TASK REQUIREMENTS:
From the line that includes "class: Mammalia" down to the final line of the data below, copy every line exactly and leave the rest out.

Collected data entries

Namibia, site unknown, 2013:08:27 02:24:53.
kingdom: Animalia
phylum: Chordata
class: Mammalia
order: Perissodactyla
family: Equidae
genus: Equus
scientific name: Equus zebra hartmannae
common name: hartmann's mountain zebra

TASK RESPONSE:
class: Mammalia
order: Perissodactyla
family: Equidae
genus: Equus
scientific name: Equus zebra hartmannae
common name: hartmann's mountain zebra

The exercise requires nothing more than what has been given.